Don't feel like a failure if she doesn't stop. She could be doing it for a lot of different reasons, so don't overanalyze it too much. Make sure she knows you care, and that you are empathetic to what she's going through right now and that you want to understand. Don't judge or jump to conclusions, and whatever you do... don't try to pray the demons out of her. (Happened to me, lol.. I can laugh about it now, but at the time it was horrifying. Those people really convinced me I might have had a demon!)

somerg's picture

to the responses, yes we are taking it VERY seriously and dh is very tempted (i hope he does this) to go after joint custody at the least (she has full custody). to a degree i do hope he tells sd (because she doesn't want to live with us, she wants to live with bm) that doing this is NOT a good way to back that up (could win us custody and we will go after it if she continues) because it's proving that bm does not have control over their emotional well-being and ignoring the real problems.

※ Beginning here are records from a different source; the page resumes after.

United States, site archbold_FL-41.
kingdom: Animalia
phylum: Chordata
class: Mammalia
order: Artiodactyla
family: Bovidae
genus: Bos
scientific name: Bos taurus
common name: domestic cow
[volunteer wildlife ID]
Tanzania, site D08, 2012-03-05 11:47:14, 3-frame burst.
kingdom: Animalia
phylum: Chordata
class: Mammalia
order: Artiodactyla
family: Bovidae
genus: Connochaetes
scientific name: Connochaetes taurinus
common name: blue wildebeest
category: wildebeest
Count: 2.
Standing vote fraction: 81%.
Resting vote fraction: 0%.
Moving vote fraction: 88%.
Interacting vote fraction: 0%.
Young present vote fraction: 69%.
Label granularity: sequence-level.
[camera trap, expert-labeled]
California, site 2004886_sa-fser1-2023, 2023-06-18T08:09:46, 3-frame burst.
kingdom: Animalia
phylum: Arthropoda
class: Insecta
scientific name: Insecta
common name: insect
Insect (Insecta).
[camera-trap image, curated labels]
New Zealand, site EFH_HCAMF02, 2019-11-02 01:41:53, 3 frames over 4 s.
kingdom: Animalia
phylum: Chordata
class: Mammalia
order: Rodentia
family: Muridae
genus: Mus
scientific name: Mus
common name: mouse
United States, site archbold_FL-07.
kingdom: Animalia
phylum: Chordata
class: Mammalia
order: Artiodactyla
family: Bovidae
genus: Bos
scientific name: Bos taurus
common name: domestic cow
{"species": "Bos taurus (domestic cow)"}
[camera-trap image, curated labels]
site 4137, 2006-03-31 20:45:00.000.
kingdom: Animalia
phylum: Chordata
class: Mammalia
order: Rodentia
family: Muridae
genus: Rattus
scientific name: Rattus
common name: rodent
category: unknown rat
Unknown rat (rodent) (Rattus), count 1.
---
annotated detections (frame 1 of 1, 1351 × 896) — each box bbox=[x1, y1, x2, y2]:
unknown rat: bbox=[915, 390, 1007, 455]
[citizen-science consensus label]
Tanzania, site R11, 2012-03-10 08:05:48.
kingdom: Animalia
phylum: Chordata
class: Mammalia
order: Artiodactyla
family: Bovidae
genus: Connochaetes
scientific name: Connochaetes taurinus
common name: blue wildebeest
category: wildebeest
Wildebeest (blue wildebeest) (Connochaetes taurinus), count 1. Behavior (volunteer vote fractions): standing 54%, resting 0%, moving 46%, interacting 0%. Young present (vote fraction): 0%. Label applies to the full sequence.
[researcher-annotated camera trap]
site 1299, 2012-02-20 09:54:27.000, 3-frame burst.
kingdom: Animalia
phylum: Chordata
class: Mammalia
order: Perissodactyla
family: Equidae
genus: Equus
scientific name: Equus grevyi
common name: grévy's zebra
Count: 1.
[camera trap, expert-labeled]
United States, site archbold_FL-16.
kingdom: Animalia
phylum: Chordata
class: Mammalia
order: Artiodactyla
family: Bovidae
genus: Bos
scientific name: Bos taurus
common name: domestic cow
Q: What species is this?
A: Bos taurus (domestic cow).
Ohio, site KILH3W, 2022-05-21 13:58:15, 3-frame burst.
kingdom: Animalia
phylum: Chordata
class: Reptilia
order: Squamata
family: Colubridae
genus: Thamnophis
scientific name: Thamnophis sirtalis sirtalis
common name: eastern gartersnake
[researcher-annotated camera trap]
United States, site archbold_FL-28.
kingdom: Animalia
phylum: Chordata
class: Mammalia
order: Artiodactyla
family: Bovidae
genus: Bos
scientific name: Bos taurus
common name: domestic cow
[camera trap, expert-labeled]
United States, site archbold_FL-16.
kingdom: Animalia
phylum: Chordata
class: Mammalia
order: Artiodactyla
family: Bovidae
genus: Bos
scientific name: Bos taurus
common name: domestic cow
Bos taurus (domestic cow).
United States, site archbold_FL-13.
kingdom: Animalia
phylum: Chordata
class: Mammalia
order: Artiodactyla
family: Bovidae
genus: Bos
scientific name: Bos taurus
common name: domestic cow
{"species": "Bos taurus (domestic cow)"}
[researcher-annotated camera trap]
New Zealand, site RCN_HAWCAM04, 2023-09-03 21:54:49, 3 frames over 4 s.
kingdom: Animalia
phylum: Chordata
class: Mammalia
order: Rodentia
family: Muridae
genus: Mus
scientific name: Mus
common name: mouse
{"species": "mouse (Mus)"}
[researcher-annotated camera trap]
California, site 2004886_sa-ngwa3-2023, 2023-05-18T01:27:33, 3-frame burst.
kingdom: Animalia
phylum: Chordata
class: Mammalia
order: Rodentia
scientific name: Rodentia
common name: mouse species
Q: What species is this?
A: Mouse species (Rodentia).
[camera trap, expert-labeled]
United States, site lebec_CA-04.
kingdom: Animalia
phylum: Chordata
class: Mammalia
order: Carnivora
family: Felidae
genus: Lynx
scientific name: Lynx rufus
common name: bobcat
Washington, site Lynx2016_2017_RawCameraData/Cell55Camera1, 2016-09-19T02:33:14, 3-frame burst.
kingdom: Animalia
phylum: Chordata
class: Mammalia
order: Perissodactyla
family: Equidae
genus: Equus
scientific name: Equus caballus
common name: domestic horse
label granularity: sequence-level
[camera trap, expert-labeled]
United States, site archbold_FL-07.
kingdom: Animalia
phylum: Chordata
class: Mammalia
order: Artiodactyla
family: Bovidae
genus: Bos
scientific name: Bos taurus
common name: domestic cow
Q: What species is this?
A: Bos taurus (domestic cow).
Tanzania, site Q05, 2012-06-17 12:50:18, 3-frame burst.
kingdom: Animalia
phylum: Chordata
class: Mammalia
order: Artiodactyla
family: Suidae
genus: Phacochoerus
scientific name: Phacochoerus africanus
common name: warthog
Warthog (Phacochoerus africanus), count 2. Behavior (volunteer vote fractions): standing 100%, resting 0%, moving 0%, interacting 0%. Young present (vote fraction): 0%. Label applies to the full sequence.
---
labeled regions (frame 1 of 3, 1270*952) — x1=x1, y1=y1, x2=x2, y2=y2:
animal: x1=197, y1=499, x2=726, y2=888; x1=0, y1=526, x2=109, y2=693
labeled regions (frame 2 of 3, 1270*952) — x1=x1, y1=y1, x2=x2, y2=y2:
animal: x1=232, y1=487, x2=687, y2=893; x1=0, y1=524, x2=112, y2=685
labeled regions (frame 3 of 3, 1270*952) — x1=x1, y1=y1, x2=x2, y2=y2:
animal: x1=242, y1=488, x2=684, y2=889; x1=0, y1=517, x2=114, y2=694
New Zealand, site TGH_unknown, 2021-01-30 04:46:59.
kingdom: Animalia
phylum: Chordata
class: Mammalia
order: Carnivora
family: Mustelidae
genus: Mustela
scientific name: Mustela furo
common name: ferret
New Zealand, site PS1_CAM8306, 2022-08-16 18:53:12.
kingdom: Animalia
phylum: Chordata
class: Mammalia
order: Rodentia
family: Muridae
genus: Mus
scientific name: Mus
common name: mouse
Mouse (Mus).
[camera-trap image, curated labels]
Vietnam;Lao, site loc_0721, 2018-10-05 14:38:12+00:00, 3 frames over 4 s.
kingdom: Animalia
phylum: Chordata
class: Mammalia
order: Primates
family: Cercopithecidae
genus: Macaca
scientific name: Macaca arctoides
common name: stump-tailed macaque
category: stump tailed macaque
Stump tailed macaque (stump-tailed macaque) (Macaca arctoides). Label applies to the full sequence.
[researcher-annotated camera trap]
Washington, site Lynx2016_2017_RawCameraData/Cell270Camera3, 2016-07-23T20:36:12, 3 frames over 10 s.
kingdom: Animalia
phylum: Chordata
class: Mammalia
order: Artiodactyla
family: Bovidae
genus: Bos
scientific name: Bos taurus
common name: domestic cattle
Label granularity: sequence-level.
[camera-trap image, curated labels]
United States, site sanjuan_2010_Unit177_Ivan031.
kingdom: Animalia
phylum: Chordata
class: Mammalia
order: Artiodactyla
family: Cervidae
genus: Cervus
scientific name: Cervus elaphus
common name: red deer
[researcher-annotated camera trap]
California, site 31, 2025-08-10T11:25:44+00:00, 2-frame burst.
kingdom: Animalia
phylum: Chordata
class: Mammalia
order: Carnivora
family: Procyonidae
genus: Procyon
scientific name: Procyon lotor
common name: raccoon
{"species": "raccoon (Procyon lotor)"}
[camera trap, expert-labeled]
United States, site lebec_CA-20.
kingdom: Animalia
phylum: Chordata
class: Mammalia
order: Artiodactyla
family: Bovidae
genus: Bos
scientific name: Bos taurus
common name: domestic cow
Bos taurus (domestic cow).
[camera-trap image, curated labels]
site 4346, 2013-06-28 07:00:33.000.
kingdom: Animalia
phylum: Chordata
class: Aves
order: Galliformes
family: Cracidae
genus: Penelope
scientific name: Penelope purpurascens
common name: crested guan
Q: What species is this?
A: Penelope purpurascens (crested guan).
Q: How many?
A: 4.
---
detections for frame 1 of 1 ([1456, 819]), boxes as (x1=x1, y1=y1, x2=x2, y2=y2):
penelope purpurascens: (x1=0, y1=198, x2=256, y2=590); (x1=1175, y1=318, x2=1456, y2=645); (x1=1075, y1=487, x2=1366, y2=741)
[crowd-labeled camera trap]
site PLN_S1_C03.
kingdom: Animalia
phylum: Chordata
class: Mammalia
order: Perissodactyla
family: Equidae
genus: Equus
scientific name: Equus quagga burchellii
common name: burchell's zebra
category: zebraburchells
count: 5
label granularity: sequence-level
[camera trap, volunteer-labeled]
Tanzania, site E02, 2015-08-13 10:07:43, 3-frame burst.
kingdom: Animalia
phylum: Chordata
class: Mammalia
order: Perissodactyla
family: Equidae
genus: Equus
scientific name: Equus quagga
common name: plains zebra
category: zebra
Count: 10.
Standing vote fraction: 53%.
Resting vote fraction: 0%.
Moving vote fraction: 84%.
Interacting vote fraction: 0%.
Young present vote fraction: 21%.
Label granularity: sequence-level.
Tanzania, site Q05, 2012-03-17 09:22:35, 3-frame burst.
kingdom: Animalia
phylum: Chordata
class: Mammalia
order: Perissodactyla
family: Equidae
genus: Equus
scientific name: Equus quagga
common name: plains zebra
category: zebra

according to dh she is not doing this to get attention because she was caught, we don't know what she's cutting herself with, or how severe the wounds are, per bm she said it's because she wants the modification to be over with and wants more visitation with her dad (which bm refuses without a court order)

OMG bm agreed that she COULD work with us a little more than she does .... you think you stupid bitch? it's just an fn power trip i talked to dh's attorney (dh forgets a lot in the heat of the moment, so he has me call to make sure everything is covered) and attorney mentioned that HER attorney has had to tell her to take a breather and think about it and even ended sessions because of her language. he agreed she is hard to work with and wondered why she is like that, told attorney it's nothing more than a power trip for her.